Estimating a standard probit model for recessions based on one year lagged term spread over the 1986-2015 period (encompassing the “Great Moderation”) yields:
Prob(recession=1)t = -0.142 – 0.871×spreadt-12 + ut
McFadden-R2 = 0.30. NObs = 360.
[figures edited 2/13 12:45am, to add 2015M02-2015M12 observations]
Where bold denotes significance at 1% msl, using Huber-White standard errors. Using a 20% threshold, the model predicts recession dates correctly 78% of the time, and no recession dates 85% of the time.
The spread on 11 February was 1.35 percentage points. Putting this into the estimated equation yields a value of -1.32, implying a 9.3% probability of a recession within the next year. This is a slightly different probability than that reported in this post due to the flattening of the yield curve since January 11th, and a slightly different sample period (the previous used 1970-2013).
Professor Chinn,
Are you using zeros or NA for the NBER recession index past the June 2014 last entry by NBER of June 2014? I am trying to match your data am having trouble getting the same results as you did. My coefficient on the spread is close at -0.84, but my constant is different at 0-.26, using data from 1986m01 to 2015m12 and a T10Y3m(-12) entry.
AS: I realize now that I had “NA” entries for 2015M03-2015M12. I have set those entries to zero, and re-run the regressions. The new results (only very slightly altered) are now reported. Thanks for catching that.
Also note that when the sample is 1986M01-2015M12, then this includes yield spread from 1985M12.
Professor Chinn,
Using T10Y3M from 1985m12 to 2015m12 shows an output of 361 observations. Also, using the Probit model of: “Recession c T10Y3m(-12)” gives me an output of Prob(recession=1)t = -0.262 – 0.850 x T10Y3M . Evaluating the equation at the February spread of 1.35 percentage points, with recession equal to USRECM and using Norm S Dist I calculate a probability of recession of 7.9%. Thus, I seem to have gone astray.
AS: In EViews set smpl to 1986M01-2015M12. Since the spread is lagged 12 months, then you should end up with 360 observations. In addition, I’m using a manually generated spread, subtracting TB3MS from GS10. Not sure if you are using the same. Then we should get to similar results.
Professor Chinn,
When I switched to using the secondary market 3 month TB data series, my calculations came close to yours at a forecast of 9.5%. Hopefully, I am not making a simple mistake. Perhaps different machines can have slightly different results for non linear calculations?
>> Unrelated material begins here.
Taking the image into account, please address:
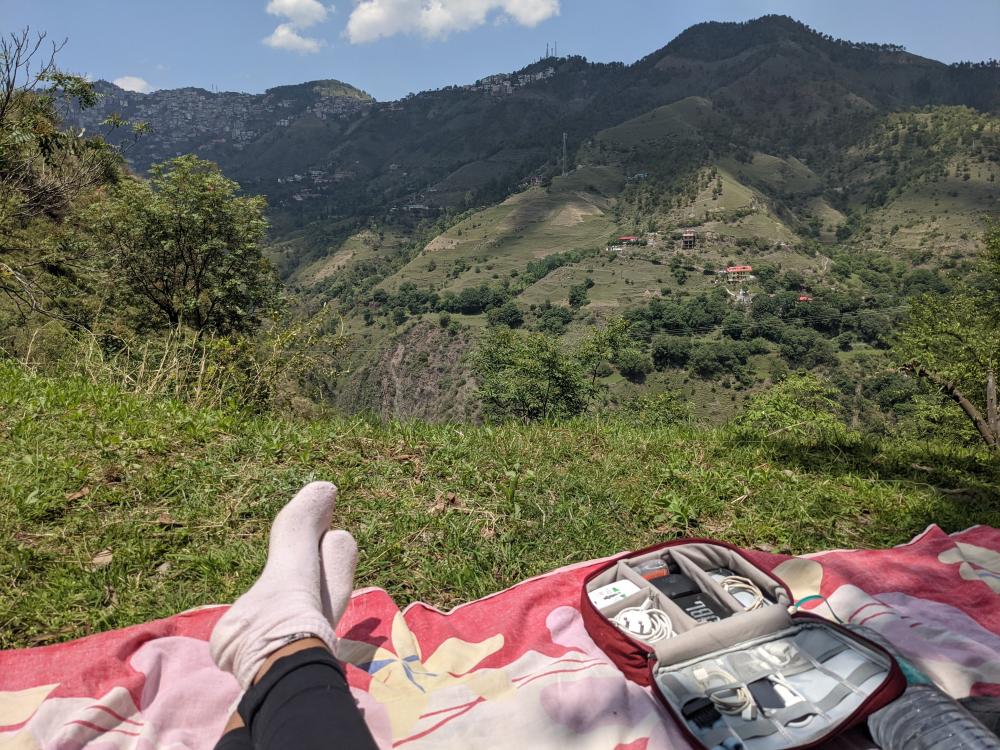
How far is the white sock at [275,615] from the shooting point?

A learning question about the use of the secondary market data series, rather than using the FRED series of “T10Y3M”: Why use the secondary market data instead of the FRED series?
Thanks
AS: At this short of a horizon, I think the actually reported figures are better than (an estimated) constant maturity. At the ten year horizon, the difference between the on-the-run 10 year and 10 year constant maturity can be more substantial.
Professor Chinn, thank you for an interesting post – in using the yield curve to predict recessions, my rusty recollection was that some years ago Jonathan Wright estimated a yield curve model where he found that adding in the level of the funds rate improved the fit – as an aside, with the funds rate at zero over recent years, do you think it would be worthwhile/valid to use the Wu-Xia shadow policy rate instead in extending the yield curve model? Thanks very much
Kdavies: My recollection agrees with yours — that Wright found the level of the short rate to be important. In my sample which has a much bigger weight on data from the zero lower bound (first, I think I start later than Wright, in 1986, second I have additional data up to 2015M12), the short rate level does not enter with statistical significance. Hence, I didn’t use that specification.
I would be wary of adding in the shadow rate as a level variable and to calculate the spread w/o thinking hard, since the Wu-Xia version of the shadow rate is inferred from the term structure.
Thanks very much